Una vera emergenza economica oltre che sanitaria capace di danneggiare l’intero tessuto imprenditoriale nazionale. Il Governo nei mesi passati ha attuato una serie di iniziative volte a limitare i danni per imprese e cittadini. Oggi però le casse pubbliche faticherebbero a sostenere un ulteriore massiccio ricorso alla Cassa Integrazione. Inoltre, l’Agenzia delle Entrate spinge per riprendere la riscossione delle cartelle esattoriali. Le imprese rischiano quindi di non aver più liquidità per pagare stipendi e tasse. Alla luce dell’incubo lockdown 2 e rottamazione debiti, chi avrà ancora soldi in tasca?

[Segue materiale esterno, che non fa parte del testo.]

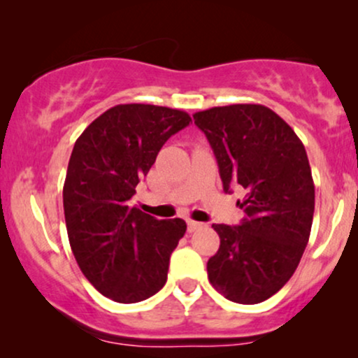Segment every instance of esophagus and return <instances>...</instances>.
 <instances>
[{
    "mask_svg": "<svg viewBox=\"0 0 358 358\" xmlns=\"http://www.w3.org/2000/svg\"><path fill=\"white\" fill-rule=\"evenodd\" d=\"M203 224H200V222H195V220H187V229L188 232H195L199 231V229H202Z\"/></svg>",
    "mask_w": 358,
    "mask_h": 358,
    "instance_id": "1",
    "label": "esophagus"
}]
</instances>
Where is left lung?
<instances>
[{"label": "left lung", "mask_w": 358, "mask_h": 358, "mask_svg": "<svg viewBox=\"0 0 358 358\" xmlns=\"http://www.w3.org/2000/svg\"><path fill=\"white\" fill-rule=\"evenodd\" d=\"M219 163L224 190L241 187V225L213 224L220 248L207 262L210 285L241 305L276 294L310 239L315 183L301 139L274 110L231 104L193 114Z\"/></svg>", "instance_id": "obj_1"}]
</instances>
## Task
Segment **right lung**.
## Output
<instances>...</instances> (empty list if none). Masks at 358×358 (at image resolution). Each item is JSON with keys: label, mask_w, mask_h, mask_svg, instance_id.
Returning <instances> with one entry per match:
<instances>
[{"label": "right lung", "mask_w": 358, "mask_h": 358, "mask_svg": "<svg viewBox=\"0 0 358 358\" xmlns=\"http://www.w3.org/2000/svg\"><path fill=\"white\" fill-rule=\"evenodd\" d=\"M190 121L180 109L117 104L73 145L64 183L69 242L84 276L113 301H143L165 286L187 224L155 219L129 200L162 146Z\"/></svg>", "instance_id": "obj_1"}]
</instances>
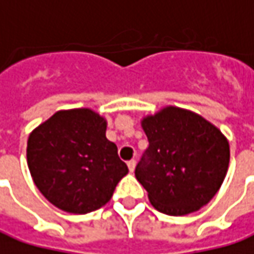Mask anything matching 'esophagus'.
I'll use <instances>...</instances> for the list:
<instances>
[{
	"instance_id": "34e87169",
	"label": "esophagus",
	"mask_w": 254,
	"mask_h": 254,
	"mask_svg": "<svg viewBox=\"0 0 254 254\" xmlns=\"http://www.w3.org/2000/svg\"><path fill=\"white\" fill-rule=\"evenodd\" d=\"M127 168H129V172L133 173V172H135V168H136V160H129V162H127Z\"/></svg>"
}]
</instances>
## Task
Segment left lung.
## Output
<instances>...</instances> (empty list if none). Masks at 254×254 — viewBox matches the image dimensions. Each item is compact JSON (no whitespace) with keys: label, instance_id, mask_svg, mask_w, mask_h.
<instances>
[{"label":"left lung","instance_id":"1","mask_svg":"<svg viewBox=\"0 0 254 254\" xmlns=\"http://www.w3.org/2000/svg\"><path fill=\"white\" fill-rule=\"evenodd\" d=\"M149 148L135 176L162 213L185 216L207 204L225 181L229 140L196 112L165 106L142 118Z\"/></svg>","mask_w":254,"mask_h":254}]
</instances>
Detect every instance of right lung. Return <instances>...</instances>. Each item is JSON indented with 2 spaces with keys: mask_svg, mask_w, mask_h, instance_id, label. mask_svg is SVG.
Listing matches in <instances>:
<instances>
[{
  "mask_svg": "<svg viewBox=\"0 0 254 254\" xmlns=\"http://www.w3.org/2000/svg\"><path fill=\"white\" fill-rule=\"evenodd\" d=\"M106 125L94 109L75 108L55 112L29 133L31 178L55 207L85 215L111 200L127 166L106 138Z\"/></svg>",
  "mask_w": 254,
  "mask_h": 254,
  "instance_id": "obj_1",
  "label": "right lung"
}]
</instances>
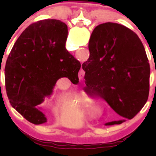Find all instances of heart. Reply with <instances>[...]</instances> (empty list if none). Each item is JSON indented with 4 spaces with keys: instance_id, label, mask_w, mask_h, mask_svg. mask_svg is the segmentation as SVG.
Listing matches in <instances>:
<instances>
[{
    "instance_id": "b5f03b06",
    "label": "heart",
    "mask_w": 156,
    "mask_h": 156,
    "mask_svg": "<svg viewBox=\"0 0 156 156\" xmlns=\"http://www.w3.org/2000/svg\"><path fill=\"white\" fill-rule=\"evenodd\" d=\"M80 100L82 103L83 107L87 110H90L93 108L97 103V98L94 95L88 94L84 92L81 93Z\"/></svg>"
}]
</instances>
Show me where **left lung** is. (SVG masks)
<instances>
[{
  "mask_svg": "<svg viewBox=\"0 0 156 156\" xmlns=\"http://www.w3.org/2000/svg\"><path fill=\"white\" fill-rule=\"evenodd\" d=\"M90 57L83 63L85 90L100 95L121 116L120 124L138 113L148 100L150 66L142 43L130 29L114 23L95 27Z\"/></svg>",
  "mask_w": 156,
  "mask_h": 156,
  "instance_id": "1",
  "label": "left lung"
}]
</instances>
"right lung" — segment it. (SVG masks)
Returning <instances> with one entry per match:
<instances>
[{
  "mask_svg": "<svg viewBox=\"0 0 156 156\" xmlns=\"http://www.w3.org/2000/svg\"><path fill=\"white\" fill-rule=\"evenodd\" d=\"M68 27L57 19L30 25L11 51L5 69L11 105L34 124L47 122L39 105L50 98L56 82L66 77L79 82L80 62L66 50Z\"/></svg>",
  "mask_w": 156,
  "mask_h": 156,
  "instance_id": "add662e5",
  "label": "right lung"
}]
</instances>
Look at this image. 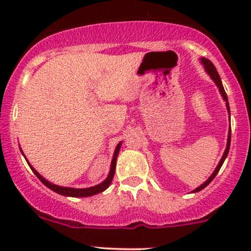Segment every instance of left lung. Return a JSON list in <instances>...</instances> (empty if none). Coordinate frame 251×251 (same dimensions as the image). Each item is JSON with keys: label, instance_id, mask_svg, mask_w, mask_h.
<instances>
[{"label": "left lung", "instance_id": "8db88e82", "mask_svg": "<svg viewBox=\"0 0 251 251\" xmlns=\"http://www.w3.org/2000/svg\"><path fill=\"white\" fill-rule=\"evenodd\" d=\"M201 65L204 66V70H205L206 73L209 74V76L212 79V81H214V82L216 83V86H217V87H218V91H220L222 98H223V100H224V101H226V109H227V114H229V120H230V107H229V102H227L226 93V91H224L223 85H222V80H221V77H220V74H218L217 70H216V67L214 66V63L210 61L209 59H206V57H201ZM230 140H231V126H230V127H229V132H227V142H226V151H224L223 155H222V158H221L220 163H218V165L216 166L215 171L212 172V175L210 176L208 179L204 181V183L201 184V185L198 186V188H196V189L194 190V191H191V192H198V191H201V190H203L204 188H205V186H208L209 184L211 183V180L214 179V178L216 177V175L218 174V171H220V169L222 168V165H223V163H224V160H226L227 153H229Z\"/></svg>", "mask_w": 251, "mask_h": 251}]
</instances>
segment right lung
Listing matches in <instances>:
<instances>
[{"label":"right lung","instance_id":"right-lung-1","mask_svg":"<svg viewBox=\"0 0 251 251\" xmlns=\"http://www.w3.org/2000/svg\"><path fill=\"white\" fill-rule=\"evenodd\" d=\"M120 146H122V142L118 144L116 150H114L113 158H112V162H111V169H109L107 178H106V179L103 180V181H101V183H100V184H98V185H96V186H91V188H85V189L66 188V186H59V185H55V184L50 183V181H48L47 179H45V178H43L42 176L40 175L39 172H37L36 170L30 165L29 162H28V160H27V158H25V160H27L28 165L30 166L31 171H33L34 174H35L36 177L39 178V179L41 180L42 183L45 184V185L47 186L48 189H50L51 191L56 192V194H59V195L66 196V197H89V196H94V195H97V194H100V192L105 191V190L109 186V184L112 183V179H113V177H114V172H116L117 157H118V154H119ZM21 152H22V150H21ZM22 154H24V152H22Z\"/></svg>","mask_w":251,"mask_h":251}]
</instances>
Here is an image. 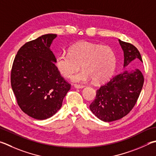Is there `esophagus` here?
<instances>
[{
	"label": "esophagus",
	"instance_id": "34e87169",
	"mask_svg": "<svg viewBox=\"0 0 156 156\" xmlns=\"http://www.w3.org/2000/svg\"><path fill=\"white\" fill-rule=\"evenodd\" d=\"M74 87L76 88V89H83V88L84 87V86L83 85V84H74Z\"/></svg>",
	"mask_w": 156,
	"mask_h": 156
}]
</instances>
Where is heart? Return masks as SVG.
Instances as JSON below:
<instances>
[{
    "instance_id": "b5f03b06",
    "label": "heart",
    "mask_w": 156,
    "mask_h": 156,
    "mask_svg": "<svg viewBox=\"0 0 156 156\" xmlns=\"http://www.w3.org/2000/svg\"><path fill=\"white\" fill-rule=\"evenodd\" d=\"M81 67L83 69L72 77L73 82L93 79L95 83L107 80L114 73L117 55L112 48L89 42H80L69 48V52L59 54L56 66L62 75L69 78Z\"/></svg>"
}]
</instances>
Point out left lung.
I'll return each instance as SVG.
<instances>
[{
  "mask_svg": "<svg viewBox=\"0 0 156 156\" xmlns=\"http://www.w3.org/2000/svg\"><path fill=\"white\" fill-rule=\"evenodd\" d=\"M119 41L124 52V67L131 62H143L139 51L134 45L120 39ZM143 84L144 77L139 69L118 73L97 90L90 109L103 121L120 119L134 107Z\"/></svg>",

Una nuova rottamazione fiscale serve a qualcosa?

Da alcune settimane si è tornati ad ipotizzare una nuova rottamazione fiscale: sarebbe la quarta di fila. I precedenti però non sono per nulla positivi. Molte imprese infatti aderiscono alla rottamazione per sopravvivere e sperano di poter in futuro far fronte alle rateizzazioni. Il contesto economico avverso rende però impossibile il pagamento dei debiti ed una nuova rateizzazione rischierebbe di aggravare ulteriormente la situazione.

Le banche infatti non prestano volentieri denaro alle aziende con rilevanti debiti tributari. Rischieremmo un mondo imprenditoriale eccessivamente indebitato, impossibilitato ad investire ed obbligato a crescere in un contesto di ulteriore contrazione dei consumi. Insomma, un vero tracollo anche per lo Stato che perderebbe gettito fiscale. L’Esecutivo potrebbe quindi dover attingere ai conti correnti degli italiani con una patrimoniale.

Incubo lockdown 2 e rottamazione debiti, chi avrà ancora soldi in tasca?

Un nuovo lockdown costringerebbe a rivedere il nostro concetto di benessere. Le imprese faticherebbero a pagare le rate delle rottamazioni mettendo lo Stato in difficoltà. Le banche ridurrebbero ancor di più le erogazioni di prestiti e mutui con conseguenze devastanti per risparmiatori ed imprese. La fiducia scenderebbe ai minimi e anche i 209 miliardi del Recovery Fund potrebbero non bastare.

Lo scenario sarebbe davvero fosco e la classe politica appare troppo frammentata per gestire una situazione simile. La speranza per il Paese è di riuscire a superare le difficoltà dell’autunno senza ulteriori shock. I consumi devono riprendere e con essi il fatturato delle imprese e il ritorno per l’Erario. L’incremento del PIL è infatti l’unica via per rimettere in piedi l’Italia e con essa i risparmi degli italiani.